The technique to genetically manipulate monkey malaria parasites is not new. It was developed at BPRC decades ago. “In recent years, this liver work has really accelerated. A few years ago we received funding, and we spent two years working intensively to create this specific weakened parasite.”

“First understand, then improve, and only then translate”

In a culture dish, researchers have examined how the parasite grows: does it really stop where it is supposed to stop? “In vitro you can only see so much”, Annemarie says. “At a certain point the image simply ‘disappears’. That is why we are now moving to the next stage: looking in the animal to see whether we still observe blood-stage parasites. That is exciting, because the answer determines the next step.”

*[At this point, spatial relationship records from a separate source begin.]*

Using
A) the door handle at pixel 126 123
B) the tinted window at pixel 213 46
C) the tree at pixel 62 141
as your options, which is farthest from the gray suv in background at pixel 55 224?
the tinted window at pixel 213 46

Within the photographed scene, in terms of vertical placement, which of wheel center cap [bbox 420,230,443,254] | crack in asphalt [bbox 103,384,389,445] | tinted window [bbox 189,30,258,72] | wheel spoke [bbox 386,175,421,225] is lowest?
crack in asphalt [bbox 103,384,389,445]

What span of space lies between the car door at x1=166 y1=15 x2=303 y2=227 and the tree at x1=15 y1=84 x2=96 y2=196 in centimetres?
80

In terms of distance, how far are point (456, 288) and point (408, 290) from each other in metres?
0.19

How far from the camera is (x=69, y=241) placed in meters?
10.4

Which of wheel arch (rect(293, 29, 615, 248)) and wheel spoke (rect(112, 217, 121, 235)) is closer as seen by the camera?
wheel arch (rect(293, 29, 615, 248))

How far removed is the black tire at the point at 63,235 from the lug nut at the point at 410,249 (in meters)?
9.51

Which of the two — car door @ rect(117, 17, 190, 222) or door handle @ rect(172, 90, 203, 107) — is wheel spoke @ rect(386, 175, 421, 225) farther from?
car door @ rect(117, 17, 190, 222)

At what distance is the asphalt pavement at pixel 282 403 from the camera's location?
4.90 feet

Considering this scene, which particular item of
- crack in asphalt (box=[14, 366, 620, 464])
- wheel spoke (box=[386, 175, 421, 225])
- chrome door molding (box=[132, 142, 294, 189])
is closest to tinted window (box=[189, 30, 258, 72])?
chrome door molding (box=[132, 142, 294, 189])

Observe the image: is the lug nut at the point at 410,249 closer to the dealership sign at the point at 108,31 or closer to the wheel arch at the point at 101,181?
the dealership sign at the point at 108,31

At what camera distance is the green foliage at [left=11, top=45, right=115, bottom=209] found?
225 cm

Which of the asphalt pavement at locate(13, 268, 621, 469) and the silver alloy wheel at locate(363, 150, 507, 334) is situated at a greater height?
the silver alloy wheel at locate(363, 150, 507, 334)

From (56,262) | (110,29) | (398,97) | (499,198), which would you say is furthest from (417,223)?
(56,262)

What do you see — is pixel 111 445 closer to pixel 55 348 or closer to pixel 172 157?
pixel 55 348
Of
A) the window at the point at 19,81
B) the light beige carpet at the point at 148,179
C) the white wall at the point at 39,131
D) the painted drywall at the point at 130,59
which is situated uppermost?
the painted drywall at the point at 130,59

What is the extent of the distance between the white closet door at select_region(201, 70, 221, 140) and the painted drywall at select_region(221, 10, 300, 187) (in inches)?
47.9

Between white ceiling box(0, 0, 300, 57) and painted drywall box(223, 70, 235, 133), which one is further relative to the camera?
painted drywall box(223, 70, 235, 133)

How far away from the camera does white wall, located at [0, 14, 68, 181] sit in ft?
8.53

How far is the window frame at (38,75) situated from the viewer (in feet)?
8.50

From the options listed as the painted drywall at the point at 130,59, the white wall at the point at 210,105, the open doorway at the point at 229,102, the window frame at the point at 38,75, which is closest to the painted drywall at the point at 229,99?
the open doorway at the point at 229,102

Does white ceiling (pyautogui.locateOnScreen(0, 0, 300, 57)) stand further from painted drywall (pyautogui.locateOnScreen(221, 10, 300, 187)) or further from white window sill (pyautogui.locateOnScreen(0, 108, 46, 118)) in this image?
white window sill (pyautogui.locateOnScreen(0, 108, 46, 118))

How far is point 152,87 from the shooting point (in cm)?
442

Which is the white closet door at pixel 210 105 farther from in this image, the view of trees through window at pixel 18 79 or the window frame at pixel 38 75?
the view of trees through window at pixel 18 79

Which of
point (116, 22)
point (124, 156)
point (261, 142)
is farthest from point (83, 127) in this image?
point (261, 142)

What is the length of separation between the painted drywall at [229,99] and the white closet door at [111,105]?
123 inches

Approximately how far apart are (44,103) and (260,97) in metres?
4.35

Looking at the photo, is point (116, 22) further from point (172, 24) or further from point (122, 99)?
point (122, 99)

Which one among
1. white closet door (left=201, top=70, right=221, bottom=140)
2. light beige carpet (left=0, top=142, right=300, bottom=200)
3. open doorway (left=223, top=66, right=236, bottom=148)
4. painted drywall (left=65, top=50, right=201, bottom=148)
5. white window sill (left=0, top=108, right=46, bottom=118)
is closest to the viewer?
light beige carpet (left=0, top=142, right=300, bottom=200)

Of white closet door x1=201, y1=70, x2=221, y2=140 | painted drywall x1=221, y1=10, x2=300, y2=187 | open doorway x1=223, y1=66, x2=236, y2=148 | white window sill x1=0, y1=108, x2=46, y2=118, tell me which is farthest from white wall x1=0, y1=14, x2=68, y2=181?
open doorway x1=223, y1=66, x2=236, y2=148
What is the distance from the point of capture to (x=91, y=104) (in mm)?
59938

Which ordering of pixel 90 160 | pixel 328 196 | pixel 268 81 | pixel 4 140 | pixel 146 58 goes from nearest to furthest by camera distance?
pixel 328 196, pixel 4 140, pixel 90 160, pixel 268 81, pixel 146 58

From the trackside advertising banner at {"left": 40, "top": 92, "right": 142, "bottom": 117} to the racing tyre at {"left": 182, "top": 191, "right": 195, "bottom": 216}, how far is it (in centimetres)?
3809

“We want to investigate in a vaccination experiment whether this weakened parasite provides protection against infection with malaria parasites. We compare animals infected with the weakened parasite to a control group”, she continues. “Before you have data from that, you are easily six months further along. And if you think about the bigger goal, you are talking about years. First understand, then improve, and only then translate.”

A piece of the puzzle

There are different malaria models: humans, monkeys, rodents, and cell culture systems. Each has advantages and disadvantages. Together, all these models form pieces of the puzzle of the perfect model. The monkey is an important model because the physiology and immune system of monkeys closely resemble those of humans. “The parasite species in monkeys are also very similar to those in humans, or can even infect humans.”

There is something else as well: the combination of expertise. “This parasite requires exactly this mosquito species”, Annemarie says. “And you need knowledge of genetic modification of the parasite, of working with these mosquitoes, of liver cells, and of the animal model. That whole package of expertise only comes together in a few places.”

Within the malaria group, a small team works on this research, each with their own role. One colleague knows everything about the mosquitoes and is brought in at the moment they need to be fed. Another performs the genetic modification of the parasite. Someone else manages an experiment or analyses the results. At peak moments, everything revolves around that one exact moment in time.

That is why sometimes, in the middle of the night, researchers are in the lab and animal care staff are in the animal facilities. “Because progress in this field starts with planning, patience, and the courage to keep trying again. And because when it works, you are one step closer to the question that drives it all: what happens in that silent liver stage, and how can we use that knowledge to prevent malaria? So that hopefully, in the future, far fewer people will die from malaria.”